[ Reported to the Debian BTS as report #75773. Please CC 75773-quiet@bugs.debian.org on replies. Log of report can be found at http://bugs.debian.org/75773 ] For the file unsigned long foo(unsigned long a, unsigned long b) { unsigned long c = a - b; if (a < b) { c += 100; } return c; } gcc -O2 -S generates (The cmpl after the subl is unnecessary): .file "bug-75773.c" .text .align 2 .p2align 2,,3 .globl foo .type foo,@function foo: pushl %ebp movl %esp, %ebp movl 8(%ebp), %edx movl 12(%ebp), %eax movl %edx, %ecx subl %eax, %ecx cmpl %eax, %edx jae .L2 addl $100, %ecx .L2: movl %ecx, %eax popl %ebp ret .Lfe1: .size foo,.Lfe1-foo .ident "GCC: (GNU) 3.1 20010701 (experimental)" Release: 3.0 (Debian GNU/Linux) and HEAD 20010701 Environment: System: Debian GNU/Linux (testing/unstable) Architecture: i686 host: i386-linux build: i386-linux target: i386-linux configured with: ../src/configure -v --enable-languages=c,c++,java,f77,proto,objc --prefix=/usr --infodir=/share/info --mandir=/share/man --enable-shared --with-gnu-as --with-gnu-ld --with-system-zlib --enable-long-long --enable-nls --without-included-gettext --disable-checking --enable-threads=posix --enable-java-gc=boehm --with-cpp-install-dir=bin --enable-objc-gc i386-linux
State-Changed-From-To: open->analyzed State-Changed-Why: (set (reg/v:SI 61) (minus:SI (reg/v:SI 59) (reg/v:SI 60))) and (set (reg:CC 17 flags) (compare:CC (reg/v:SI 59) (reg/v:SI 60))) are not LOG_LINK related, because they share no common destination, so combine doesn't merge them. But after reload, they don't have the same arguments, so we can't peephole them there either.
It also happens on powerpc-apple-darwin6.6 Currently GCC produces: _foo: cmplw cr0,r3,r4 subf r3,r4,r3 bgelr- cr0 addi r3,r3,100 blr But GCC should be able to produce: _foo: subf. r3,r4,r3 bgelr- cr0 addi r3,r3,100 blr Which is smaller (and faster on every thing except maybe 970 and Power4).

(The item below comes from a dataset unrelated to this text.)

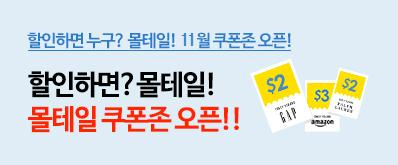 몰테일앱 11월 쿠폰존 오픈!!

Replacing a < b with (long) c < 0 sounds like a CSE type of work but does not quite fit in the current framework of replacing expensive expressions with cheaper equivalents that are already available. That is, nobody has computed (long) c < 0 before, so it's not available.

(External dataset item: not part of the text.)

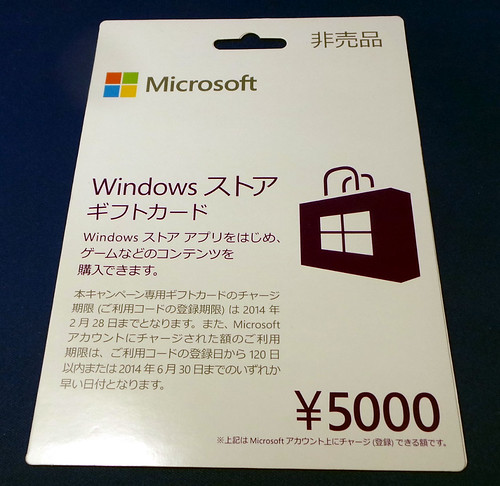 windows store gift 1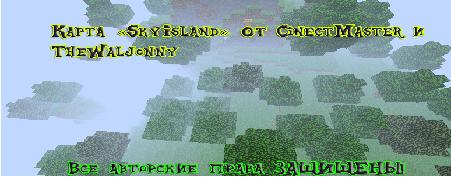 [MAP] SkyIsland SURV - Мега большая карта на выживание!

Observed on m68k-palmos (2.95.3+Debian boatload of patches), arm-palmos (3.2.2), AVR (3.3, 20030512 prerelease, likely patched), and on i386 (3.3.3, mainline and tree-ssa as of 20040302). I suggest updating $SUMMARY and $TARGET accordingly. Further testing (see attachement) show that opportunities can be missed even for simple signed ints: bar() has the problem, while baz() and bat() use either cmp or sub, but not both. Furthermore, baz() seems to show that the combine pass is doing a good job of finding the right compare instruction when the primary result of the subtraction is thrown away. Could it be possible that a simple and systematic: (a < b) ===> (coerce_to_signed_type<>(a - b) < 0) replacement (done perhaps at the SSA level) would resolve this, without incurring excessive costs?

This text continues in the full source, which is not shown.